Она редко ездила на рынок по средам. Цены по средам — слишком низкие. Но знать ему об этом не за чем.
— Завтра ты никуда не поедешь, — припечатал он. Денни принесла чайничек на стол. Джек Смит оставил ружье в покое, но дуло развернул в ее сторону.
— Ладно, — спокойно согласилась девушка и начала разливать чай. — Нет так нет, как скажешь. — Она поставила чашку с блюдцем на центр стола, куда он вполне мог дотянуться, и поглядела на него в упор своими иссиня-фиалковыми глазами. — А как нам быть с сигаретами?
— Я вполне могу обойтись.
— А я не могу.

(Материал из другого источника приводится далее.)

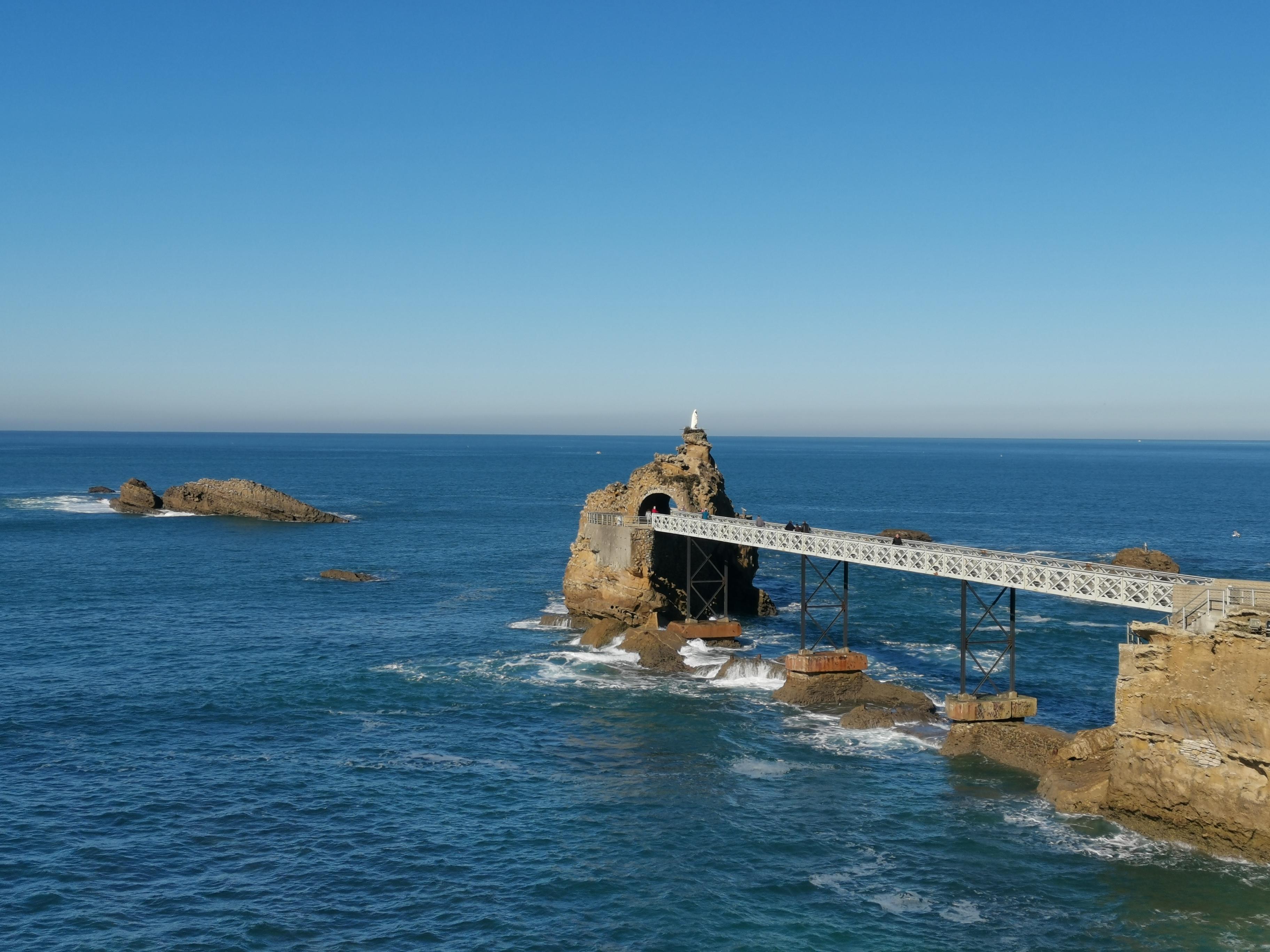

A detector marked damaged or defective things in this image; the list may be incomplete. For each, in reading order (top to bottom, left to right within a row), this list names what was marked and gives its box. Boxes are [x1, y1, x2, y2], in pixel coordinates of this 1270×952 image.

rusty concrete base [665, 619, 742, 642]
rusty concrete base [782, 655, 873, 675]
rusty concrete base [950, 696, 1036, 721]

Надо бы поаккуратнее с теми, что остались. — Она села, придвинула к себе свою чашку с блюдечком, прикурила и водрузила локти на стол. — Расскажи про своего брата.

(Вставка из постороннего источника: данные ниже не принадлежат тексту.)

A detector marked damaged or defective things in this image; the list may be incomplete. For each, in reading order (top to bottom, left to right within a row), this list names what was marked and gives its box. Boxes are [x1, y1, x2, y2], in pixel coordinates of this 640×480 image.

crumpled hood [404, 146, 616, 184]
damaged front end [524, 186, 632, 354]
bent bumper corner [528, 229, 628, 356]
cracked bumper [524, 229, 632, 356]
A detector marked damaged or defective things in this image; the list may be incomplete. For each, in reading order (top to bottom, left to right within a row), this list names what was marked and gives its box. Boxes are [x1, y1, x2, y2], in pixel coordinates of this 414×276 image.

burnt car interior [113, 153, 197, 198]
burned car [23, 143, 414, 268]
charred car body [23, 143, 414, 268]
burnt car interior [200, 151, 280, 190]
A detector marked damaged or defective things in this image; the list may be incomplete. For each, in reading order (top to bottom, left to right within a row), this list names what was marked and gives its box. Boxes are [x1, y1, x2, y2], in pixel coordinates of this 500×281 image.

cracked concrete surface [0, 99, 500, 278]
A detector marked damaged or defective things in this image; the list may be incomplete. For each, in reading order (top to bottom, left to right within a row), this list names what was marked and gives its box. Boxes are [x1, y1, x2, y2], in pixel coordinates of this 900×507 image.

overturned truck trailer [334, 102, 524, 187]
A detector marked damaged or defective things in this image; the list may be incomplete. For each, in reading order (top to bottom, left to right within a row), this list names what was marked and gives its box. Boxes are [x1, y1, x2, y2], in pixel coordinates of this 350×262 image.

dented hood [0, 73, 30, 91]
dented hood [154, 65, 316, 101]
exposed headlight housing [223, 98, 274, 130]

— Что ты хочешь знать про моего близнеца? — подозрительно прищурился Джек Смит.
— Он и по характеру на тебя похож? Его тоже выкидывали из школ?
Он прислонил ружье к столу и придвинул к себе чашку с чаем.

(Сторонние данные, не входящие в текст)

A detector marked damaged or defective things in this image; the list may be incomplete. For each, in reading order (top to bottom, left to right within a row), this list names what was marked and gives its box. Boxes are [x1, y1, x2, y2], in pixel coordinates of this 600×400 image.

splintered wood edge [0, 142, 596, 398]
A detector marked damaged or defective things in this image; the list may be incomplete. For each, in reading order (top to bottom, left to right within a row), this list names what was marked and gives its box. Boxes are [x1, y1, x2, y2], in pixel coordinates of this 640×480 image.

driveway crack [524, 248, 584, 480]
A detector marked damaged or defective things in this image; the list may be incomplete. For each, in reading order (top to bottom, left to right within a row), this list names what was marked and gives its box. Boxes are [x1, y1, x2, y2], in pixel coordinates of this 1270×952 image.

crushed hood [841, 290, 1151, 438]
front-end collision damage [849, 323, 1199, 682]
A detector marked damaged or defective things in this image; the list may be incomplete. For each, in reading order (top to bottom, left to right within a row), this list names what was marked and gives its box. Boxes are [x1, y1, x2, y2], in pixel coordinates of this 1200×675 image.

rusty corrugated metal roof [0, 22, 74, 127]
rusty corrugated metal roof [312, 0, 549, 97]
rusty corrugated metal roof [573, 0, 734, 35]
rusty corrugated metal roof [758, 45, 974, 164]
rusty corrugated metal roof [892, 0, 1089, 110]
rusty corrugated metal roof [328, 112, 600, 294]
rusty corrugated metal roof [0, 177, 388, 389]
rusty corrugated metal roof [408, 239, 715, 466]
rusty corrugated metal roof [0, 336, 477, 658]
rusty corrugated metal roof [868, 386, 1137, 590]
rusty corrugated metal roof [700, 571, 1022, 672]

— В точку. С ним так же, как со мной, обращались. Только он еще хуже меня был. Ужасные вещи делал. А я всегда прикрывал его. Вонючий ублюдок, вот кем был мой брат.
— Был? Он что, умер?
— Нет, не умер. Еще как жив. — Джек Смит внезапно поднял глаза, словно хотел бросить ей взглядом вызов. — Я и сейчас его прикрываю, — заявил он, уставившись на Денни, будто хотел понять, верит она ему или нет.
Денни сама не знала, верить или не верить. Кстати, что там с этим шрамом на подбородке? Она никак не могла его разглядеть. Джек Смит ни разу не поднял подбородка так, чтобы свет упал на него. Может, его подбородок казался таким безвольным именно по этой причине — потому что он постоянно прятал его в ворот рубашки? Может, у Джека Смита и нет никакого шрама? Да все, что угодно, может быть. Денни хотелось дожить до того момента, когда она узнает всю правду про Джека Смита и его брата-близнеца.
— Продолжай. — Она сделала глоток и затянулась сигаретой.
— Он почти всю свою жизнь провел в колонии. И в камере. То на воле, то в камере, и так постоянно. Такой уж он, этот парень.
— А за что его все время сажали? Он действительно такой испорченный? Или на него просто вешали чужие дела? Как, например, этот взлом в Мундиджонге. И угон машины в Читтеринге…
— Нет, он и вправду много чего натворил. Много чего. Он плохой малый. Но я все равно прикрывал его. Он ведь мой брат, правда?
Денни кивнула. Джек Смит снова вошел в образ гангстера.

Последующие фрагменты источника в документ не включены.